Selected extract:
- - -
JPMorgan Chase and BlackRock disagree about China’s stock bubble. The former says last week’s 13 percent share plunge is a reason to buy; the latter sees things “deflating quite rapidly.”

So who’s right? JPMorgan is correct in the very short run. President Xi Jinping’s government has fueled China’s bull market and it will do all in its power to sustain it. But in the months ahead, the odds favor BlackRock’s take, which is based on the Warren Buffett school of financial analysis.

“The tide is going to go out, and there’s going to be a lot of people without their swimming trunks on,” strategist Ewen Cameron Watt of BlackRock told Bloomberg Television, borrowing from Buffett’s observation about investors caught swimming naked when markets get shaky.
- - -
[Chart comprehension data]
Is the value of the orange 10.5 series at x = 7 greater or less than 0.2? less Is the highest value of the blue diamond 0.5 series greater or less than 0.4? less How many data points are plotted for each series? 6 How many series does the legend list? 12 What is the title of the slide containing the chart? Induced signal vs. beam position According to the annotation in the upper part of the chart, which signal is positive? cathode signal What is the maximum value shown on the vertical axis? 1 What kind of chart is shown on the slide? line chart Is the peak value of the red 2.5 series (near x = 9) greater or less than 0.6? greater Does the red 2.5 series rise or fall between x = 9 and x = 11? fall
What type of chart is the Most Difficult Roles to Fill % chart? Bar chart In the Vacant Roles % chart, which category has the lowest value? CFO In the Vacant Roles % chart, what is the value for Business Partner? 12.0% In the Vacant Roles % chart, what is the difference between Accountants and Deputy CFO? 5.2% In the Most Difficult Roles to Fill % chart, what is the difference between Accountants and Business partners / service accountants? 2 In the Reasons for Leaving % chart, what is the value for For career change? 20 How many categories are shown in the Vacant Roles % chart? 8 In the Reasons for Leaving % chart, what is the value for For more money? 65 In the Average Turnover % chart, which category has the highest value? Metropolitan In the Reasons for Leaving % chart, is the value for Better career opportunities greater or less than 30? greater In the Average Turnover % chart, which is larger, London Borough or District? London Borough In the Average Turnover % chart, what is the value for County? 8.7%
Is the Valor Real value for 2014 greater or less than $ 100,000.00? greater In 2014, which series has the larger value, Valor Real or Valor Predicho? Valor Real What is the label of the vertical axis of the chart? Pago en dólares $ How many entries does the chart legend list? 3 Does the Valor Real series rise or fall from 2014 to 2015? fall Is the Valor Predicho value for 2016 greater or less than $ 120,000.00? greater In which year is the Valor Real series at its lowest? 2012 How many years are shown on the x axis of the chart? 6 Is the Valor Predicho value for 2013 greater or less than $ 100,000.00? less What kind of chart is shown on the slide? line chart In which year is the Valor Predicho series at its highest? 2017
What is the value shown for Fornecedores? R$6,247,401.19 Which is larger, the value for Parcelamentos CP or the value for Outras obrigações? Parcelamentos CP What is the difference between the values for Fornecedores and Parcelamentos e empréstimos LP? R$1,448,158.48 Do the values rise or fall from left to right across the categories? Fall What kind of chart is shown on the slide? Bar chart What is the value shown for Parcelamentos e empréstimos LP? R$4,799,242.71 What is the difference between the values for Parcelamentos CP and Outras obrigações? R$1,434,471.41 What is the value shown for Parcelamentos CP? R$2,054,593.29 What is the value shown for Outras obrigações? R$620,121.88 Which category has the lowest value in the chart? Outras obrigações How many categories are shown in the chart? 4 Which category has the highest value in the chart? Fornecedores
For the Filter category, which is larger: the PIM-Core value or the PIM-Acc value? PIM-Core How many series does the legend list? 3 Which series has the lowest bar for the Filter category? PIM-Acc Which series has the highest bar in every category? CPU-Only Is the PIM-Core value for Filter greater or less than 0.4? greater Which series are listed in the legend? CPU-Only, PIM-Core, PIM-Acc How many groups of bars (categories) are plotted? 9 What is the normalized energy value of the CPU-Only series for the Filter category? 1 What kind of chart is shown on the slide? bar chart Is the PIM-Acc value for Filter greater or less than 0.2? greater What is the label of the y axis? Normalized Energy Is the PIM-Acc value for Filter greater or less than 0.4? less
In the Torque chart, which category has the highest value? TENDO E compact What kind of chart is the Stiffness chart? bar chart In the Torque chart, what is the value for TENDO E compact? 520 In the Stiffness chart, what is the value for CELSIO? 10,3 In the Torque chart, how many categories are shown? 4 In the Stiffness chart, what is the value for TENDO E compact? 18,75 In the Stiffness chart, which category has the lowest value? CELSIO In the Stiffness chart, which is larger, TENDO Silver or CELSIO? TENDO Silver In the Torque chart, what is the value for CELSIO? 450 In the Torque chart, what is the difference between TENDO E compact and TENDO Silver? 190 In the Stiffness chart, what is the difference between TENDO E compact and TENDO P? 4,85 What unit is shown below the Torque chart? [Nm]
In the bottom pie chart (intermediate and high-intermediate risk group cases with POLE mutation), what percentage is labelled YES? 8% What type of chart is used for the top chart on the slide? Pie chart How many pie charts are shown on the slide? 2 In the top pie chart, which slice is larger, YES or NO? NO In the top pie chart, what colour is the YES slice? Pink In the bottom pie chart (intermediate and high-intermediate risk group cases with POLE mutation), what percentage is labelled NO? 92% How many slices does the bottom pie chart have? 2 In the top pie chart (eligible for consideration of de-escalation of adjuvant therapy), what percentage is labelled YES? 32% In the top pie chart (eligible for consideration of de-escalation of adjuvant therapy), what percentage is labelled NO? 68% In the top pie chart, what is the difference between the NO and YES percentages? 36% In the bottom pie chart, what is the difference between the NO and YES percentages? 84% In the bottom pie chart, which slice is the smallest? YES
- - -
Return the passage on China's stock bubble word for word from "So who’s right?" to "markets get shaky.".

Completed task:
So who’s right? JPMorgan is correct in the very short run. President Xi Jinping’s government has fueled China’s bull market and it will do all in its power to sustain it. But in the months ahead, the odds favor BlackRock’s take, which is based on the Warren Buffett school of financial analysis.

“The tide is going to go out, and there’s going to be a lot of people without their swimming trunks on,” strategist Ewen Cameron Watt of BlackRock told Bloomberg Television, borrowing from Buffett’s observation about investors caught swimming naked when markets get shaky.